--- 課題内容 ---
1. 介護職員の給料についての文章を読み、次の問いに答えなさい。
(a) 介護報酬を定めているのはどこか。
(b) 働く人員の数に応じて制限されているものは何か。
(c) 介護保険の点数が定められているため、より良いサービスを提供しても生まれないものは何か。
2. 介護職員の給料についての文章のうち「介護職員初任者の給料は、介護」から「待遇はよくならない世界です。」まで(「待遇はよくならない世界です。」も含む)の部分を、「利用者」を「入居者」に置き換えて書き直しなさい。
3. 介護職員の給料についての文章を、最後の文の後から続けて書きなさい。

--- ページ抜粋 ---
介護職員の給料は介護保険制度で決まる?給料を上げるのは難しい!
介護職員初任者の給料は、介護保険制度に基づいて事業を行っているため、お世辞にも決して高いものではありません。介護の場合、介護保険の点数が定められているため、より良いサービスを提供しても利益が生まれません。
介護施設の利用者が増えれば収益が上がりますが、働く人員の数に応じて利用者の人数は制限されています。そのため、物を売ったりする仕事のように、より多くの収益を上げることで介護職員の給料を上げるといったことが、とても難しいのです。あくまで介護保険制度の中で運営しているため、介護報酬が上がらないと待遇はよくならない世界です。
介護保険制度の介護報酬って何?決めているのは厚労省!
介護報酬とは「介護サービスを利用したい人に、事業者がサービスを提供した場合、対価として支払われるサービス費用」のことです。
この介護報酬は、厚生労働省が社会保障審議会(介護給付費分科会)の意見を元にして定めています。サービスごとに報酬は設定されており、サービスを提供する側の体制の状況を見ながら増額したり減額したりしています。医療ニーズや地域差、機能訓練など、対象者に合わせたケアプランに応じた加算等も行われます。

[抽出データ項目]
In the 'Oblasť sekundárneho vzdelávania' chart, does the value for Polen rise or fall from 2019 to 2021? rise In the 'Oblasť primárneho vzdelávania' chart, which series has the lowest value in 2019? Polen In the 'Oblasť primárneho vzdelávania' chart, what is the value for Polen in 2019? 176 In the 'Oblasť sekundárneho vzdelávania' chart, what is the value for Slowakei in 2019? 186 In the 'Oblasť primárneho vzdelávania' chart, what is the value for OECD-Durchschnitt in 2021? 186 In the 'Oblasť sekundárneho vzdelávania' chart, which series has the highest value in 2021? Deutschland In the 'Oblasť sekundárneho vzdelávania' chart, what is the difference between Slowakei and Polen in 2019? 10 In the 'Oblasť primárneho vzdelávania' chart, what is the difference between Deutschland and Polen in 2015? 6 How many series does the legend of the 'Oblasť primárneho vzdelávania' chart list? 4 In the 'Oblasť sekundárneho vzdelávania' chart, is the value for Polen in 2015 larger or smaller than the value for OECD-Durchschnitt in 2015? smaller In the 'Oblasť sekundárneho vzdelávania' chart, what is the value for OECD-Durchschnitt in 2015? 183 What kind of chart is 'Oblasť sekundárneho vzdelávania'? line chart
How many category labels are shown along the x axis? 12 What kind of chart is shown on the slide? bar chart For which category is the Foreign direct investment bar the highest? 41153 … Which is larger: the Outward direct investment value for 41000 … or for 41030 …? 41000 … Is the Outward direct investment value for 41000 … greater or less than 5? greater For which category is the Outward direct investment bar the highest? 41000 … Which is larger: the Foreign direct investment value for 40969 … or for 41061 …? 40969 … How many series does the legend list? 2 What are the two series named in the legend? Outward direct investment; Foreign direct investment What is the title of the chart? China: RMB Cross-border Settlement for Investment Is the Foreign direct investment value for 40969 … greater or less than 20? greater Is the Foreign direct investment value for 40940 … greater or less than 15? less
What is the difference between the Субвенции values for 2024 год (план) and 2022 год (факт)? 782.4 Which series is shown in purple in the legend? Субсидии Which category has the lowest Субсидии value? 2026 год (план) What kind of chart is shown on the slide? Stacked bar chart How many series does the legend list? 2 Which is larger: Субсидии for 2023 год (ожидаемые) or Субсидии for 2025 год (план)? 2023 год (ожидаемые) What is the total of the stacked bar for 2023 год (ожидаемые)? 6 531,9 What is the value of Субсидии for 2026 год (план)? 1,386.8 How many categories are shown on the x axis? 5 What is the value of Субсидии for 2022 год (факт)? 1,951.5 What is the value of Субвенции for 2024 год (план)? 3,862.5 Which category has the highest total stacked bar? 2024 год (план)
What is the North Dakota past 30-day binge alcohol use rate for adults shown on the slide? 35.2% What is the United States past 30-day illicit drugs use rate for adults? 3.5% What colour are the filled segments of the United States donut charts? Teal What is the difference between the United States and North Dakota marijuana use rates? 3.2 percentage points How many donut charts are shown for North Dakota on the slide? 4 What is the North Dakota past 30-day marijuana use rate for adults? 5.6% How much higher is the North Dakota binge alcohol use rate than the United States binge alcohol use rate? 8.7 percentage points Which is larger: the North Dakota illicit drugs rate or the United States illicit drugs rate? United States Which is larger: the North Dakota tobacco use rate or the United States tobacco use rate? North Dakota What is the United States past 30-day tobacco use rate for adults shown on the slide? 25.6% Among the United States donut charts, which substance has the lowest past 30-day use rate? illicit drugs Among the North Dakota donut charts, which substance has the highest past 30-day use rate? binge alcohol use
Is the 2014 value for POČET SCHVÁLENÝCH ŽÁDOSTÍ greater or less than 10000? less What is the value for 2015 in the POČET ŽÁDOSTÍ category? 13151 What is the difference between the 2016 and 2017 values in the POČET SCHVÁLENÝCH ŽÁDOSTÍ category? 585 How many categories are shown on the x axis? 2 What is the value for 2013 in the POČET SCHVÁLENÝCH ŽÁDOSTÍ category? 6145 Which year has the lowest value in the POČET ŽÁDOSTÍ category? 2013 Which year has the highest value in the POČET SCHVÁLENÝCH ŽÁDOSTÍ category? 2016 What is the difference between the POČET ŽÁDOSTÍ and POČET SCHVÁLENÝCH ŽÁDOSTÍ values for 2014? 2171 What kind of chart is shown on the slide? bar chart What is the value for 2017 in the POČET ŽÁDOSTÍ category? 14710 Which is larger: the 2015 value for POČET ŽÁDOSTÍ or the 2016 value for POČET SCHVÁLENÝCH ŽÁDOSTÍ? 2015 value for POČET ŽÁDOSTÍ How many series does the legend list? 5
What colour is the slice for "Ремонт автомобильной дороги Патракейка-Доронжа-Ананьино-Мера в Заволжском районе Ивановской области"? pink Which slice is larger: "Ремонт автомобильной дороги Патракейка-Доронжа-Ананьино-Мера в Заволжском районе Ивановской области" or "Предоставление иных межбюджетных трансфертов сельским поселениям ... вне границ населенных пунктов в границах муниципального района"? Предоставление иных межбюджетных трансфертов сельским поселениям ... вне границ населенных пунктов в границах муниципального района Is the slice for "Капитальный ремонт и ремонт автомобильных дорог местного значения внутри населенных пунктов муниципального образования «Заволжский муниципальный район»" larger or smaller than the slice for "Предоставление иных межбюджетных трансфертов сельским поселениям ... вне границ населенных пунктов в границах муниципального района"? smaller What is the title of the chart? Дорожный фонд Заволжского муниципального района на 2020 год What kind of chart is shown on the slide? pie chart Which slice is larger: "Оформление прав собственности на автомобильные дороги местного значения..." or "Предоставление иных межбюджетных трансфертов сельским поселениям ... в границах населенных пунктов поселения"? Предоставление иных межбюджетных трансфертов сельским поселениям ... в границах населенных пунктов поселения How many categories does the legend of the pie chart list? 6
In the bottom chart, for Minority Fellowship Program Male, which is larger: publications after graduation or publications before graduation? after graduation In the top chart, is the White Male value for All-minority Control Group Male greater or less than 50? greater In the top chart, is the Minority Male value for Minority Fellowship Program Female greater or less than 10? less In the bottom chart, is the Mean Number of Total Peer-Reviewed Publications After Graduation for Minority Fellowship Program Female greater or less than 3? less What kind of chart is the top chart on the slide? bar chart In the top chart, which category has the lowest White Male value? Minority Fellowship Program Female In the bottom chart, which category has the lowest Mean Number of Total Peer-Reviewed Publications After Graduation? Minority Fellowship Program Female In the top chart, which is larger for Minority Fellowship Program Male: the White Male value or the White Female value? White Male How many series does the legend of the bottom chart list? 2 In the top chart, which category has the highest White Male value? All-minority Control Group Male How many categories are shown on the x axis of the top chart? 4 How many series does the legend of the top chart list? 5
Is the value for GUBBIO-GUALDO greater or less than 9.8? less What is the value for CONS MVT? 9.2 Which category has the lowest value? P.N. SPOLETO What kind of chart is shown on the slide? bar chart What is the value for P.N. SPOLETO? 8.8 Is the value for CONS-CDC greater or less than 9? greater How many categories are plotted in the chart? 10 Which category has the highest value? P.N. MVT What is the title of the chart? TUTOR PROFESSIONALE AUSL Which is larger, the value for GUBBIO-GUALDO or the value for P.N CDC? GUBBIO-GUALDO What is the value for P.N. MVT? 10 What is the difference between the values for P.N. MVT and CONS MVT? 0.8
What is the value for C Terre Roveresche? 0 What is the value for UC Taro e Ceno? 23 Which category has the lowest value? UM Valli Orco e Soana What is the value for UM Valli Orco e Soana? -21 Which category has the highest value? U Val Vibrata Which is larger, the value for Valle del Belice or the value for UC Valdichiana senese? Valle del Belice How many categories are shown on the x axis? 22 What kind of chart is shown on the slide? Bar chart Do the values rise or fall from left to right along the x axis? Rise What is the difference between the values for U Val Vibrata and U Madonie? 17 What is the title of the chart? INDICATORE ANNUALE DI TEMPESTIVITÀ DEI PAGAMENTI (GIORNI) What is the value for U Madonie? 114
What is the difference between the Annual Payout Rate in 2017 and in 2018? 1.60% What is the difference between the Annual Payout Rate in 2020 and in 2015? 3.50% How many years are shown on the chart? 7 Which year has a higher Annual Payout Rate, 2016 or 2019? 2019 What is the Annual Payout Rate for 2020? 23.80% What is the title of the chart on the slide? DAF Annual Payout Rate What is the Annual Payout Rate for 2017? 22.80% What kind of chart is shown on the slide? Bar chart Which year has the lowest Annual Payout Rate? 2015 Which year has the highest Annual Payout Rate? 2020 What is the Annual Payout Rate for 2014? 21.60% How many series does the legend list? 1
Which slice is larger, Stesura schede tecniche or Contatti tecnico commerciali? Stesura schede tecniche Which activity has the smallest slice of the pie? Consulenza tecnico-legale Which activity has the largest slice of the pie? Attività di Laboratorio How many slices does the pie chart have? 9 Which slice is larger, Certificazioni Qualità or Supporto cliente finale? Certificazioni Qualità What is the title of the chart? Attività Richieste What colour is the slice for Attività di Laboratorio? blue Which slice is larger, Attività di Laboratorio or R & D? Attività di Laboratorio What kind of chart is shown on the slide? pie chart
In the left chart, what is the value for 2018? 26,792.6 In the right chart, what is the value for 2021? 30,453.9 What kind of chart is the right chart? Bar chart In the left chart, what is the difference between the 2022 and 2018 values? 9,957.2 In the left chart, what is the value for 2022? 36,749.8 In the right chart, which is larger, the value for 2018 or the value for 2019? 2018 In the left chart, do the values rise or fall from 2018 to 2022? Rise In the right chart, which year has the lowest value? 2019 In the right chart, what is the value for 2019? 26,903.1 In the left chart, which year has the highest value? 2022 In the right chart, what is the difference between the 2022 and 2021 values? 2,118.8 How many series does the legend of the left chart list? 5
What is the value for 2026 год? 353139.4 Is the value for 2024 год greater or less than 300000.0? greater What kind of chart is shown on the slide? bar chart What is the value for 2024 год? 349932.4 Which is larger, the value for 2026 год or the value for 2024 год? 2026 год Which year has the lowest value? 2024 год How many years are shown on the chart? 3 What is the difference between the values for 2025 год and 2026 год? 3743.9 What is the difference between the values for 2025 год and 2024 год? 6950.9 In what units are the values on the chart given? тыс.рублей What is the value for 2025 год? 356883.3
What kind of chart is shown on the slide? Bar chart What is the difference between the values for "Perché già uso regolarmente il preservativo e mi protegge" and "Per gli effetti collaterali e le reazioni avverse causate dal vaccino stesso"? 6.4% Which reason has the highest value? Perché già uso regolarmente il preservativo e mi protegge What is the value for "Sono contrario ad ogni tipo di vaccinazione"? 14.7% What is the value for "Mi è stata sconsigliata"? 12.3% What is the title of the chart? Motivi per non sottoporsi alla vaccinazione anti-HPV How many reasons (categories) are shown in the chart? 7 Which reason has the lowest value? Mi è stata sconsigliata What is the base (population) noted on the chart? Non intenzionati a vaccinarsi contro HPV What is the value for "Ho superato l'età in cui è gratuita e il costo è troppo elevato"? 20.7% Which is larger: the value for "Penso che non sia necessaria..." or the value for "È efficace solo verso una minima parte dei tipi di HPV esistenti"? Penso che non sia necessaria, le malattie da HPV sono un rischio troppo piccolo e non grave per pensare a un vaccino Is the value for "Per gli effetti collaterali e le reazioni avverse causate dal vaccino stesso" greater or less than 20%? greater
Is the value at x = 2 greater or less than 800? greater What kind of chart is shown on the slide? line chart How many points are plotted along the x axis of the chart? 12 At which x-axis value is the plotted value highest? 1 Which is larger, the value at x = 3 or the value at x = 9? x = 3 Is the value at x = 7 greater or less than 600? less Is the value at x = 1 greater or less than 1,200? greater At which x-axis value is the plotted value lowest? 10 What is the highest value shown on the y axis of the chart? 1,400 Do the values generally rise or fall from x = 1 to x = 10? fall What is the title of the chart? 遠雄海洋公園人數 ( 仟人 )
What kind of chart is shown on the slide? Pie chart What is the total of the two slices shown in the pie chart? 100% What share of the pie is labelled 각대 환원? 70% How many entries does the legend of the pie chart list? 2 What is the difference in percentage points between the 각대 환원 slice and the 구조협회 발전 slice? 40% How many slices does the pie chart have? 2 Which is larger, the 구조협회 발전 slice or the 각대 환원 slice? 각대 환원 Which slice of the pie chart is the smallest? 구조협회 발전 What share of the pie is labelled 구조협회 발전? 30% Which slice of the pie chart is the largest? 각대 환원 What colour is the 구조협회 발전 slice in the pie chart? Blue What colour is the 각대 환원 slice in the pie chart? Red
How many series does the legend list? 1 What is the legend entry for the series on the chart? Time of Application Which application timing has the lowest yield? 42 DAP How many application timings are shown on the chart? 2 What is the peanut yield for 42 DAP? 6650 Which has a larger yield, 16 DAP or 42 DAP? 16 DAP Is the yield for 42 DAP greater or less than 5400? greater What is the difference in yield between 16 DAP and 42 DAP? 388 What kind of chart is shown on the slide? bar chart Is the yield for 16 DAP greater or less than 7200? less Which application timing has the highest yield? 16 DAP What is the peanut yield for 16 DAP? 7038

--- 解答一覧 ---
1.
(a) 厚生労働省
(b) 利用者の人数
(c) 利益

2.
介護職員初任者の給料は、介護保険制度に基づいて事業を行っているため、お世辞にも決して高いものではありません。介護の場合、介護保険の点数が定められているため、より良いサービスを提供しても利益が生まれません。
介護施設の入居者が増えれば収益が上がりますが、働く人員の数に応じて入居者の人数は制限されています。そのため、物を売ったりする仕事のように、より多くの収益を上げることで介護職員の給料を上げるといったことが、とても難しいのです。あくまで介護保険制度の中で運営しているため、介護報酬が上がらないと待遇はよくならない世界です。

3.
介護保険制度利用者は、介護 保険により報酬基準額の1割を支払います。そこから介護サービス事業所では、レセプト作成を行い、被保険者が住民登録をしている自治体へ向け介護給付等の請求を行います。このレセプトをもとに、自治体では報酬基準額の9割を介護サービス事業所へ支払います。
介護保険料は40歳から被保険者として保険料を納付することが義務付けられています。介護保険制度上、一人当たりにかかる介護保険料の50%は国の税金によって賄われています。
40歳から払い込みが始まる介護保険料は、65歳以上に当たる第1号被保険者の中で、要介護または要支援認定を受けた場合に介護サービスを利用することができます。
40歳~64歳までが該当する第二号被保険者の場合、脳血管障害や回復の見込みがないと判断された末期がんなど、16種類の特定疾病が原因で介護が必要になった場合のみ介護保険を利用することができます。
介護報酬が引き下げ!介護職員の給料に影響はなし?
2015年の介護報酬改定では、介護報酬は2.27%の引き下げとなりました。介護報酬の増額や減額は、介護職員への給料に反映します。一般的に報酬が減額されると、給料の減額や介護職員の待遇が悪くなると思われがちです。しかし過去には介護報酬をアップしても、職員への給料には反映されなかったケースもあります。今回の場合は、事業者へ支払われる介護報酬は引き下げになったものの、介護職員・介護ヘルパーへの待遇改善のために当てる費用を増額し、結果的に給料や待遇アップへ繋げる試みとなっています。
ただし、介護サービスを受ける利用者側も自己負担金が増額されるといった変更点も生まれています。そのため、介護従事者に対する待遇はむしろ改善されているのです。
介護報酬改定で、引き上げになった部門もあります。通所リハビリテーションや病院や診療所など訪問系サービスでは報酬がアップしています。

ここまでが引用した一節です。